* ACTIVITY *
Reproduce word for word the stretch of the forum thread on Mavic GEL 280 wheel durability from "## tube_ee (Aug" through "road bike, IMHO.".

* TEXT FOR ANALYSIS *
# Mavic GEL 280 - Durability?



## ridewt (Jan 14, 2002)

I'm considering racing only a set of Mavic GEL 280, 32 hole. I'm 6',3", about 180. Are these wheels too light for me? I doubt that I'd have any problems with the front wheel but maybe the rear??????


----------



## Spunout (Aug 12, 2002)

Nice rims. Get them hand made, best butted spokes, all 3x. You might have to baby them, but you will be miles ahead of servicability of boutique wheels IMHO.


----------



## tube_ee (Aug 25, 2003)

ridewt said:


> I'm considering racing only a set of Mavic GEL 280, 32 hole. I'm 6',3", about 180. Are these wheels too light for me? I doubt that I'd have any problems with the front wheel but maybe the rear??????


You might want to consider using a GL-330 in the rear, or using 36 spokes. Or just build them and race away. It depends on your riding style, and what kind of havoc you wreak on wheels. I ride 32 spoke, 350 gram tubular rims, and I'm about 215 lbs. No issues. I don't race, never will, but a nice light set of sewup wheels is still the most cost-effective upgrade for a road bike, IMHO.

Not only will you be miles ahead of boutique wheels, service-wise, they'll also be lighter than almost any low-spoke-count wheels on the market today. With 280s, lightweight hubs, and DT revos or other lightweight spokes, you'll be in the 1200 gram range, maybe the high 1100s, without cassette and skewers. And you'll spend under $800 to get there.

The appropriate tires for such a wheelset are, of course, Dugast silks.

--Shannon


----------



## ridewt (Jan 14, 2002)

*Dugast silks?*

Thanks for your replies. Never heard of Dugast silks - where can one get those?


----------



## DMoore (Feb 4, 2004)

Just about nowhere. I've been looking for a couple of years without success. The cotton tires, when you can find them are now around $150 each, so the silks would surely be in the range of $200 per tire.

FWIW, back in the days when GEL 280's and GL 330's were commonly used, the standard # of spokes for just about everyone was 36. I'd say that 32 spoke front and rear for a guy your size is going to be really fragile. The typical lightweight race wheels long ago for someone your size would be GL 330's, 36 spoke, 3 cross, front and rear. You might be able to get away with GEL's in front, but you'd need to go with 36 spokes. As it stands, I think you're likely to have problems with your front wheel, and trouble with your rear wheel is inevitable.


----------



## Tommasini (Apr 24, 2002)

*I agree - too fragile for your weight*



DMoore said:


> Just about nowhere. I've been looking for a couple of years without success. The cotton tires, when you can find them are now around $150 each, so the silks would surely be in the range of $200 per tire.

* EXERCISE DATA *
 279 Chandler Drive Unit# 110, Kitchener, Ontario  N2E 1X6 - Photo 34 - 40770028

...

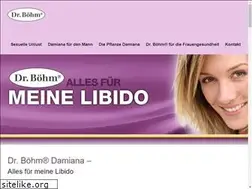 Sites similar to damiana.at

* RESPONSE AREA *
## tube_ee (Aug 25, 2003)

ridewt said:


> I'm considering racing only a set of Mavic GEL 280, 32 hole. I'm 6',3", about 180. Are these wheels too light for me? I doubt that I'd have any problems with the front wheel but maybe the rear??????


You might want to consider using a GL-330 in the rear, or using 36 spokes. Or just build them and race away. It depends on your riding style, and what kind of havoc you wreak on wheels. I ride 32 spoke, 350 gram tubular rims, and I'm about 215 lbs. No issues. I don't race, never will, but a nice light set of sewup wheels is still the most cost-effective upgrade for a road bike, IMHO.